Aussi, lorsque le printemps revint, l’amertume n’était plus la même. Il s’y mêlait au moins quelques bons sentimens de reconnaissance, et aussi un retour de confiance, plus ou moins légitime, dans un mérite auquel on semblait enfin rendre justice... C’est justement alors qu’arrive une lettre de M. Carpe, le curé titulaire, intimant au pauvre Amos qu’en vertu de la clause résolutoire insérée dans leur traité, M. Carpe entend venir administrer lui-même la paroisse de Shepperton. En conséquence, après un délai de six mois, le délégué devra cesser ses fonctions. Et pourquoi ce parti si soudainement pris par cet impitoyable curé? Simplement parce qu’il a un beaufrère à placer, que Shepperton convient à ce beau-frère, et qu’après en avoir expulsé le pauvre Barton, la nouvelle dévolution de sacerdoce deviendra chose toute simple.

Cy fine, comme disaient nos aïeux, cy fine la tragi-comédie des Infortunes d’Amos Barton[1]. Il nous faudra quitter Shepperton et aller jusqu’à Milby, la ville voisine, si nous voulons assister à d’autres luttes, à d’autres souffrances, à d’autres martyres d’un ordre plus relevé.
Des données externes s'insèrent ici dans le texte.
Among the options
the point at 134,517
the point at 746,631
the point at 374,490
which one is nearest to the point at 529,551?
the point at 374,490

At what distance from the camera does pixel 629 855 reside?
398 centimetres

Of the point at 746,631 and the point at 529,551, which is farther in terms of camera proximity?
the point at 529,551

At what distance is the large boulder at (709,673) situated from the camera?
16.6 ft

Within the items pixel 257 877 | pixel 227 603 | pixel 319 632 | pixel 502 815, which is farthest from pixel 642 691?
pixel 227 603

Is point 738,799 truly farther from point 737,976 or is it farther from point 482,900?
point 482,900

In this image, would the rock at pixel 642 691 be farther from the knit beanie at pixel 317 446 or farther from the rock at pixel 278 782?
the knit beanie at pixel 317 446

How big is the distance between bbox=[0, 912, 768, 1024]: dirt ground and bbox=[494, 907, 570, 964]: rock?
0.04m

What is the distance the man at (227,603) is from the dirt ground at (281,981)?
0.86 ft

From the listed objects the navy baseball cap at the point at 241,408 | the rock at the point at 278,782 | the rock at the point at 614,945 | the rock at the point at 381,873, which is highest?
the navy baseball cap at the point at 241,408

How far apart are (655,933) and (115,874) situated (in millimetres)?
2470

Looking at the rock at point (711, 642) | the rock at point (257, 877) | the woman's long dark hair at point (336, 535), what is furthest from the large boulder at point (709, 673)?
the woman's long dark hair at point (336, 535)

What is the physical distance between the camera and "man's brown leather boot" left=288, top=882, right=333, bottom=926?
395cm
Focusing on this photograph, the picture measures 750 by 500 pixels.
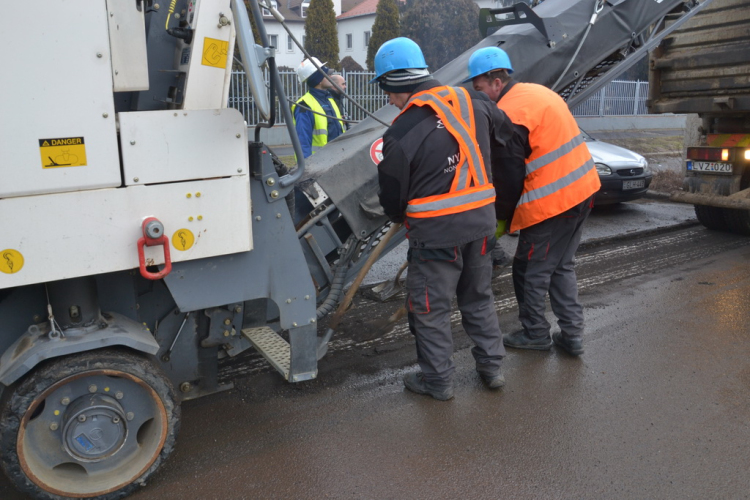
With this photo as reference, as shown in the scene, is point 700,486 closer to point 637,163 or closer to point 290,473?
point 290,473

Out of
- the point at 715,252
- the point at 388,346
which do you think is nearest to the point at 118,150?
the point at 388,346

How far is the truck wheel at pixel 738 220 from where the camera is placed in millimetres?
7092

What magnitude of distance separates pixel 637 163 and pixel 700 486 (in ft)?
21.3

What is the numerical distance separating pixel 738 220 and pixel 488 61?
15.6ft

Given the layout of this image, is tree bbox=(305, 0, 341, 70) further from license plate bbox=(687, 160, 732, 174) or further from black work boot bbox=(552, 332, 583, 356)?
black work boot bbox=(552, 332, 583, 356)

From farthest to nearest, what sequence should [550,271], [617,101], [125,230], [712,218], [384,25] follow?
[384,25] < [617,101] < [712,218] < [550,271] < [125,230]

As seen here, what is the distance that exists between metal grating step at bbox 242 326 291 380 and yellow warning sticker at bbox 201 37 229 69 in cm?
135

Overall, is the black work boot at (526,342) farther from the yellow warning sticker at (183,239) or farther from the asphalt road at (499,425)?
the yellow warning sticker at (183,239)

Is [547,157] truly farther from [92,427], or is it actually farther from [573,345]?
[92,427]

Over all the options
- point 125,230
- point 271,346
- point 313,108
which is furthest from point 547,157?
point 313,108

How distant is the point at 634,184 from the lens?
28.1ft

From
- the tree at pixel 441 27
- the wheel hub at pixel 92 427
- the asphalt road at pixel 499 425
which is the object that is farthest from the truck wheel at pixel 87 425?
the tree at pixel 441 27

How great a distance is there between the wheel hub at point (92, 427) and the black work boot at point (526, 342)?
8.17 ft

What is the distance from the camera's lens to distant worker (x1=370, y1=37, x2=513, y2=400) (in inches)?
128
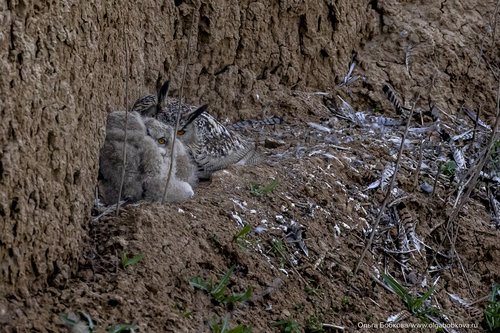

Milby est la ville manufacturière, sans repos et sans charme, sise en pays plat et prosaïque, où l’esprit religieux s’est endormi, étouffé sous les préoccupations industrielles et le culte du make-money. Le pasteur officiel, vieilli sous le harnais, casanier, routinier, gardant le plus clair du peu d’activité qui lui reste pour les jeunes pensionnaires qu’il prépare aux examens de Cambridge ou d’Eton, laisse son troupeau dévaler sur les chemins battus. Il n’en est ni moins considéré, ni moins aimé pour cela. On lui tient compte de son obligeance, de son hospitalité facile, de son indulgence, qui vraiment lui coûte peu. Il est d’ailleurs au pair avec ses émules. Les cultes dissidens ne lui font aucune concurrence périlleuse. Les anabaptistes, fort endettés, en sont réduits à sous-louer la moitié de leur chapelle à un marchand de soieries. Il faudrait, pour trouver quelques specimina méthodistes, fouiller les recoins les plus obscurs des ruelles les plus fangeuses, des faubourgs les plus écartés. Les indépendans eux-mêmes, dont la chapelle, appelée Salem, brille, dans la grande rue, de tout l’éclat de ses briques rouges, bien qu’ils comptent dans leur congrégation quelques censitaires riches et bien famés, n’ont pas su prendre, — malheureux dans le choix de leurs ministres électifs, — un ascendant marqué, une puissance réelle de propagande. De ces prédicateurs que Salem a vus

  1. The sad Fortunes of the Rev. Amos Barton.